BACKGROUND: Separate trials to evaluate therapeutic hypothermia after paediatric cardiac arrest for out-of-hospital and in-hospital settings reported no statistically significant differences in survival with favourable neurobehavioral outcome or safety compared to therapeutic normothermia. However, larger sample sizes might detect smaller clinical effects.
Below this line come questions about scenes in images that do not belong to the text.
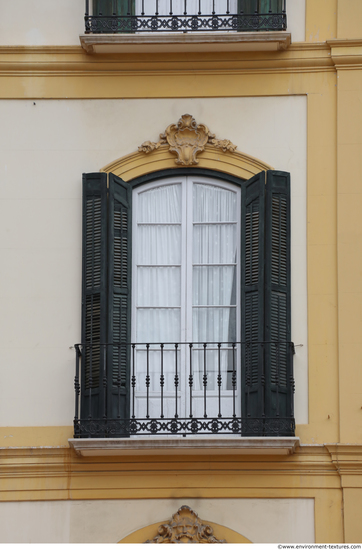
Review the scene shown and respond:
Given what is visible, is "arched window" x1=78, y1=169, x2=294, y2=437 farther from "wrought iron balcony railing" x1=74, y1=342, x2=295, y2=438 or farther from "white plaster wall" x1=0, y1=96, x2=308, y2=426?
"white plaster wall" x1=0, y1=96, x2=308, y2=426

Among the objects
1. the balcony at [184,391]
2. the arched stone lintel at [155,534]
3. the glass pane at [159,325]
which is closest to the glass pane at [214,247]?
the glass pane at [159,325]

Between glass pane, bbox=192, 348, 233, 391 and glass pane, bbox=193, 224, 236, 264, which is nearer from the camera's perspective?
glass pane, bbox=192, 348, 233, 391

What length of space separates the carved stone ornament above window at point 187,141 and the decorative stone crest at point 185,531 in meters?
3.59

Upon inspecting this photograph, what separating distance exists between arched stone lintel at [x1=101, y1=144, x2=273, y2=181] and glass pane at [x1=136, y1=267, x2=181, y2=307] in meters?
1.03

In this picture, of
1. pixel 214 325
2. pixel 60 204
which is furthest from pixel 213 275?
pixel 60 204

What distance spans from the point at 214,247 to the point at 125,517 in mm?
2899

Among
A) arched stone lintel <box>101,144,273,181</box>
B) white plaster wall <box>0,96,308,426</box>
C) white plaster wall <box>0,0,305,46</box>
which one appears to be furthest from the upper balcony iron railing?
arched stone lintel <box>101,144,273,181</box>

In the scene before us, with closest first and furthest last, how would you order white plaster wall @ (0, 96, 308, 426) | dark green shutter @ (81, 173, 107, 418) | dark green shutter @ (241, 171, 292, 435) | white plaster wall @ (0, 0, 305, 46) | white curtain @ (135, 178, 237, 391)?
dark green shutter @ (241, 171, 292, 435), dark green shutter @ (81, 173, 107, 418), white plaster wall @ (0, 96, 308, 426), white curtain @ (135, 178, 237, 391), white plaster wall @ (0, 0, 305, 46)

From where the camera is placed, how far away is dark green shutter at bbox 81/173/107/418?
1094cm

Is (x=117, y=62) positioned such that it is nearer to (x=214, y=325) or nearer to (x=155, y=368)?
(x=214, y=325)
Our aim was to pool data from identically conducted trials to approximately double the sample size of the individual trials yielding greater statistical power to compare outcomes. METHODS: Combine individual patient data from two clinical trials set in forty-one paediatric intensive care units in USA, Canada and UK. Children aged at least 48 h up to 18 years old, who remained comatose after resuscitation, were randomized within 6 h of return of circulation to hypothermia or normothermia (target 33.0 °C or 36.8 °C). The primary outcome, survival 12 months post-arrest with Vineland Adaptive Behaviour Scales, Second Edition (VABS-II) score at least 70 (scored from 20 to 160, higher scores reflecting better function, population mean = 100, SD = 15), was evaluated among patients with pre-arrest scores ≥70. RESULTS: 624 patients were randomized. Among 517 with pre-arrest VABS-II scores ≥70, the primary outcome did not significantly differ between hypothermia and normothermia groups (28% [75/271] and 26% [63/246], respectively; relative risk, 1.08; 95% confidence interval [CI], 0.81 to 1.42; p = 0.61). Among 602 evaluable patients, the change in VABS-II score from baseline to 12 months did not differ significantly between groups (p = 0.20), nor did, proportion of cases with declines no more than 15 points or improvement from baseline [22% (hypothermia) and 21% (normothermia)]. One-year survival did not differ significantly between hypothermia and normothermia groups (44% [138/317] and 38% [113/ 297], respectively; relative risk, 1.15; 95% CI, 0.95 to 1.38; p = 0.15). Incidences of blood-product use, infection, and serious cardiac arrhythmia adverse events, and 28-day mortality, did not differ between groups. CONCLUSIONS: Analysis of combined data from two paediatric cardiac arrest targeted temperature management trials including both in-hospital and out-of-hospital cases revealed that hypothermia, as compared with normothermia, did not confer a significant benefit in survival with favourable functional outcome at one year.